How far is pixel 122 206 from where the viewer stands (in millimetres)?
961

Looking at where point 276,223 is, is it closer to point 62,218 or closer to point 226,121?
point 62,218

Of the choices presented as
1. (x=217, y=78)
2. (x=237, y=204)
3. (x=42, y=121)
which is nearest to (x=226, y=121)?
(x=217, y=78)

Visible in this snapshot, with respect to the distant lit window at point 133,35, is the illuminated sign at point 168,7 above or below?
• • • • • • •
§ WHAT YOU NEED TO DO
Change every "closer" in the data to "nearer" and leave everything else as it is.

§ RESULT FOR THIS EXERCISE
How far is pixel 122 206 from where the viewer stands (in millimetres)?
961

Looking at where point 276,223 is, is it nearer to point 62,218 or nearer to point 226,121?
point 62,218

Of the choices presented as
1. (x=217, y=78)
2. (x=237, y=204)
3. (x=42, y=121)
which is nearest to (x=226, y=121)?
(x=217, y=78)

Visible in this snapshot, with respect to the distant lit window at point 133,35, is the illuminated sign at point 168,7 above or below?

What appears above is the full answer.